Kids

Vor ein paar Wochen habe ich in der ZEIT einen Artikel über Kinder-Marketing gelesen. Der Artikel bzw. dessen Inhalt hat mich entsetzt.

Beim Kinder-Marketing geht es um Kinder als Konsumenten. Zwar sind per Jugendmedienschutz-Staatsvertrag direkte Kaufapelle an Kinder verboten und die Lebensmittelindustrie hat sich selbst verpflichtet keine Werbung für „unausgewogene Produkte“ an Kinder unter 12 Jahre zu richten aber dies alles wird aus Gier geflissentlich ignoriert.

Bei den rund 2,9 Milliarden Euro die heute den 6 – 13-jährigen Kinder an Taschengeld zur Verfügung stehen ist Kindermarketing ein lukratives Geschäft geworden. Die deutschen Süßwarenhersteller investieren pro Jahr knapp 0,75 Milliarden Euro in Werbung und sind damit der drittgrößte Werbetreibende. Das Ergebnis: 50% mehr übergewichtige Kinder als noch in den neunziger Jahren. 15% der 3 – 17-jährigen sind zu dick! Krankhaft vergrößerte Leber, deformierte Skelette und eine beängstigende Zunahme von Diabetes. Die Gesundheit der nächsten Generation wird der Gier geopfert.

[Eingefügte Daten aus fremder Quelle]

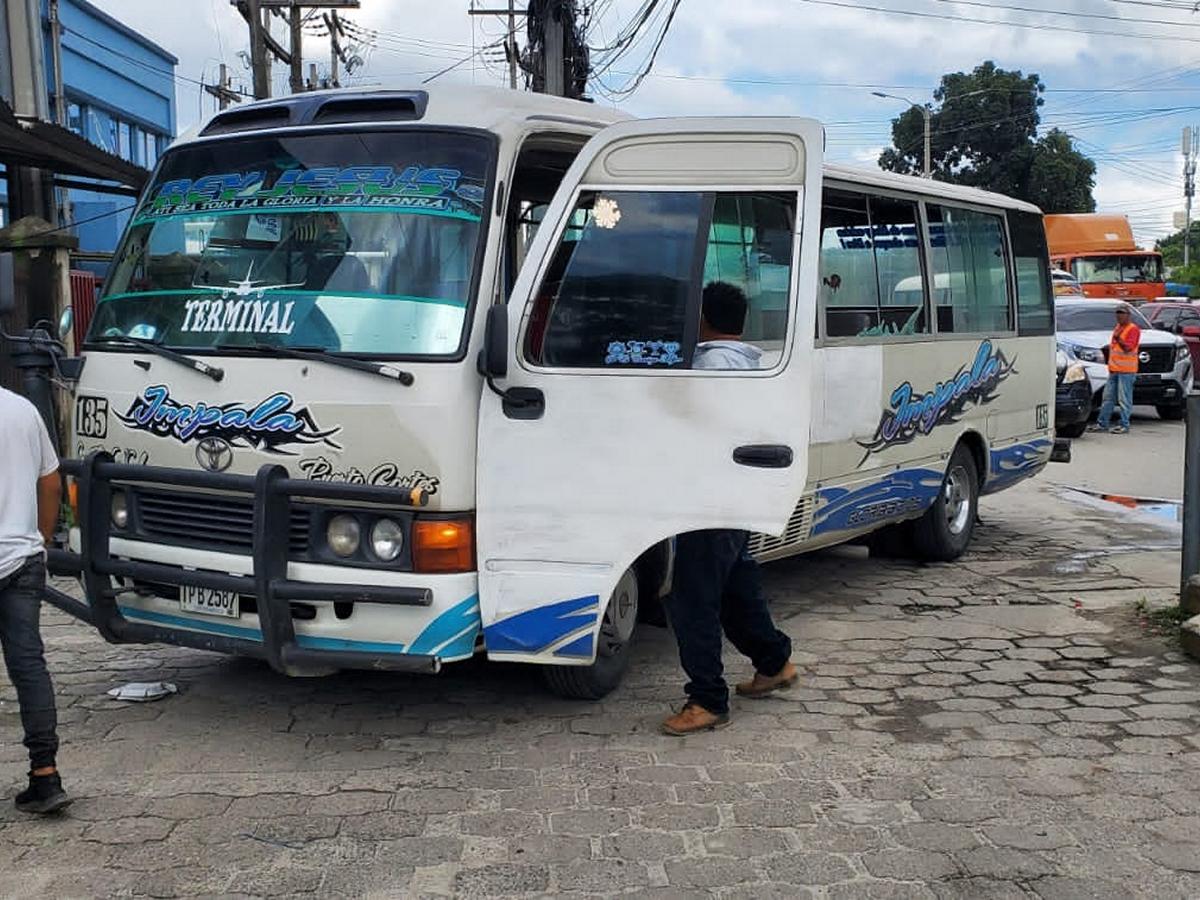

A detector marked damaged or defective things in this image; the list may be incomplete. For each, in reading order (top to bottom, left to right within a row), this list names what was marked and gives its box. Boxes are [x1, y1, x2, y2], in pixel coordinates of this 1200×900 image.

detached bus door [477, 118, 825, 662]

Kindermarketing analysiert die Wahrnehmung und welche Wirkung Farben, Verpackungen und Markierungen auf Kinder haben. Was die Fachleute freut, ist dass Kinder ihre Umwelt undifferenzierter wahrnehmen und impulsiver auf Außenreize reagieren. Ein Besuch im Supermarkt ist für sie eine Reizüberflutung. Heute wachsen Kinder mit Marken auf. Mit Marken die speziell für Kinder entwickelt werden. War es früher grad mal Nutella und Cornflakes, so buhlen heute eine Vielzahl von Marken um die Gunst der Kinder. Bereits Grundschulkinder können zwei Drittel der Markenlogos identifizieren. Ab 3 Jahren erfassen Kinder Markenlogo, Markenname und die jeweilige Produktkategorie. Dank Charaktere wie Toni Tiger, Pom-Bär und dem Kandoo Frosch verankert sich die Marke im Gehirn der Kinder. Sie reagieren besonders auf Zeichentrick- und Animationsfiguren. Damit wird dank des Charminbärs selbst Toilettenpapier für Kinder interessant.

Sicher, Marketing zielt immer auch auf die Verkaufsförderung ab aber ein völliges über Bord schmeißen sämtlicher ethischer Grundsätze halte ich für verwerflich. Ich halte es da mit Kotler/Bliemel: „Das Leitbild für das Marketing ist ein Austausch in freier Wahl bei fairen Bedingungen unter geschäftsfähigen Partnern zum Wertgewinn beider.“ Kinder sind weder geschäftsfähige Partner noch haben sie die freie Wahl und von einem Wertgewinn kann nun wirklich nicht dir Rede sein!

Was meinen Sie? Ist im Marketing alles erlaubt um den Umsatz zu steigern?